WORK INSTRUCTIONS:
Return the passage of the competitive intelligence text starting with "This wasn’t a" and going on through "this strategic shift.", copied word for word.

PAGE EXTRACT:
━━━━━━━━━━━━━━━━━━━━━━━━━━━━━━

One of our clients set about building a competitive intelligence program that would generate high-levels of engagement across the organization. In order to do this their curator set up three plans of action: 

Key takeaways to get org-wide buy-in with competitive intelligence
  • Establishing a “CI SWOT” team to source content. This team was comprised of people from marketing, sales, product, and customer success to provide competitive content. The goal was to enforce every department to be in contact with the competitive process early.
  • Being laser-focused on the one or two competitors that caused their organization the most grief. These competitors were the primary focus throughout the business, therefore intel on them would immediately draw interest across the board. Knowing ‘who’ to gather information on ensured that it wouldn’t fall on deaf ears. 
  • They regularly sat in on sales meetings to keep a pulse of their experiences in the field. By taking the time to engage and listen to the influential salespeople, they could chime in with intel updates that would address their pain points.

As a result, all teams across the organization immediately began to engage with the competitive intel at a far higher rate. Departments are now frequently checking in to their competitive platform for strategic insights. 

5. Be proactive to identify your competitor’s next strategic move

Innocuous pieces of competitive intelligence can often be more impactful than it seems at face value. Piecing together smaller trends may uncover a larger strategic play.

One of our enterprise-level clients began to notice their primary competitor appearing more frequently in news and events. With this in mind, they decided to actively track these events that their competitor was attending for further insight, and a trend emerged. 

Despite their competitor’s client base traditionally being small-to-mid-sized businesses, the events they began to sponsor were skewed toward an enterprise-level audience. 

This wasn’t a mistake; their competitor was making a push towards pitching larger clients, however, this proactive insight allowed our client to be prepared for this strategic shift. 

6. Look at competitor habits to drive marketing strategy

One of our clients used competitive intelligence to determine their content marketing strategy. Prior to doing so, they were simply driving blind.

Their biggest pain point was that they were being outranked by competitors on keywords related to their industry, causing them to lose out on valuable organic traffic. Because of this, they ran an analysis of each keyword that their competitor ranked highly on and the pieces of content related to these terms. 

They discovered that there were only two to three key content pieces that were ranking highly on several keywords. Aha! 

Now knowing what pieces of content they had to beat, our client found knowledge gaps in the content where they could differentiate themselves on a topic. The pieces were also easy to beat — short, vague, and containing very few images or other media.

━━━━━━━━━━━━━━━━━━━━━━━━━━━━━━

DATA PROVIDED:

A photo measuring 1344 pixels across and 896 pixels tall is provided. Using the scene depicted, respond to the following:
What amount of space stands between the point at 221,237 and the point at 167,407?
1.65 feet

━━━━━━━━━━━━━━━━━━━━━━━━━━━━━━

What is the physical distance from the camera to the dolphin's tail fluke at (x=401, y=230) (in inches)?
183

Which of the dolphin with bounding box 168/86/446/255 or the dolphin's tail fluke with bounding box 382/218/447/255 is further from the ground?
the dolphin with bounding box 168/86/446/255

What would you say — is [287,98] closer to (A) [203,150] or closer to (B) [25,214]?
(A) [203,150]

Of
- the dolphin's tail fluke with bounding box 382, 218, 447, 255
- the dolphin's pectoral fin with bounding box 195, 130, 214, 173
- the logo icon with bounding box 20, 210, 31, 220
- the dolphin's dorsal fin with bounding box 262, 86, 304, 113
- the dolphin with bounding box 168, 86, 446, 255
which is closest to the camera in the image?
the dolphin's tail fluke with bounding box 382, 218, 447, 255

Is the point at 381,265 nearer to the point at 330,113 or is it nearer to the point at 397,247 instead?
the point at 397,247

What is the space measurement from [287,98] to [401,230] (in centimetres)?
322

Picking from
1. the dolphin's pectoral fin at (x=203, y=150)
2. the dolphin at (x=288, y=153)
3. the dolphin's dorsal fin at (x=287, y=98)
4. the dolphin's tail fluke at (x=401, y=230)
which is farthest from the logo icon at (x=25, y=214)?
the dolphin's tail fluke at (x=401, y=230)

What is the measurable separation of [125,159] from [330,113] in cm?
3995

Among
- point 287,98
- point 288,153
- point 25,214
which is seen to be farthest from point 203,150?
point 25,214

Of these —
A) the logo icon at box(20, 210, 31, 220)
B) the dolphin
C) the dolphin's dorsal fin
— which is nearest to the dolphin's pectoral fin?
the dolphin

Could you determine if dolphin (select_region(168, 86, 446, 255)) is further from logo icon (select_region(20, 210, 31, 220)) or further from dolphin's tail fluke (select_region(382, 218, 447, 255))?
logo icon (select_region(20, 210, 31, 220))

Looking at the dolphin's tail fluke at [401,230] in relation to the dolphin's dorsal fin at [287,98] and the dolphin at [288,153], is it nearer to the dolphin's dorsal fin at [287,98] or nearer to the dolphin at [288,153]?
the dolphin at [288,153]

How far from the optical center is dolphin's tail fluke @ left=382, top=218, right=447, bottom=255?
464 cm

━━━━━━━━━━━━━━━━━━━━━━━━━━━━━━

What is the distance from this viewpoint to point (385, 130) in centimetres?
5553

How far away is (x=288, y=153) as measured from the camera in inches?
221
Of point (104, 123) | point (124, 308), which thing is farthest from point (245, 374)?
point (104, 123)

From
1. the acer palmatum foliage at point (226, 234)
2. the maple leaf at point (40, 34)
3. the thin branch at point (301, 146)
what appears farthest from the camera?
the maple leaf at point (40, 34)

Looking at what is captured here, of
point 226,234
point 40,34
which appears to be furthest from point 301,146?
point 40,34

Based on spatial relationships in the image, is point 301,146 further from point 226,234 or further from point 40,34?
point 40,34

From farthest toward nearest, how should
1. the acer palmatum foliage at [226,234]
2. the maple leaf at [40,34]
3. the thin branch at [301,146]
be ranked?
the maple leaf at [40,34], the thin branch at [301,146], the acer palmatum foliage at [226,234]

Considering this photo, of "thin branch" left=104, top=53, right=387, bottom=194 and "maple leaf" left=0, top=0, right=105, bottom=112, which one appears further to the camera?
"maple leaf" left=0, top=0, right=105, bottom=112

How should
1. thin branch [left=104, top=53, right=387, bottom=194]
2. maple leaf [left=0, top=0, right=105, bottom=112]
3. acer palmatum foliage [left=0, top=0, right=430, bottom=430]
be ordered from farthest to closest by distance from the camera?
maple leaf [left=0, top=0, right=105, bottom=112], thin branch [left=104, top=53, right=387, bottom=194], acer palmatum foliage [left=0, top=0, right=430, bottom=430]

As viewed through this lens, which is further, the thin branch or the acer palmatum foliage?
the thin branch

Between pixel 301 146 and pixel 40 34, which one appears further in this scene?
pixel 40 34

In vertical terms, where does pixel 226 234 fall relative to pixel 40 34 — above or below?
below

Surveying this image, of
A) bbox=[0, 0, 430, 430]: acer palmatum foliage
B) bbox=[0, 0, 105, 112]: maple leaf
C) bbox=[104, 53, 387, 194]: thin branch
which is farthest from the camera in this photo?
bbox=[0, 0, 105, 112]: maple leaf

━━━━━━━━━━━━━━━━━━━━━━━━━━━━━━

TASK OUTPUT:
This wasn’t a mistake; their competitor was making a push towards pitching larger clients, however, this proactive insight allowed our client to be prepared for this strategic shift.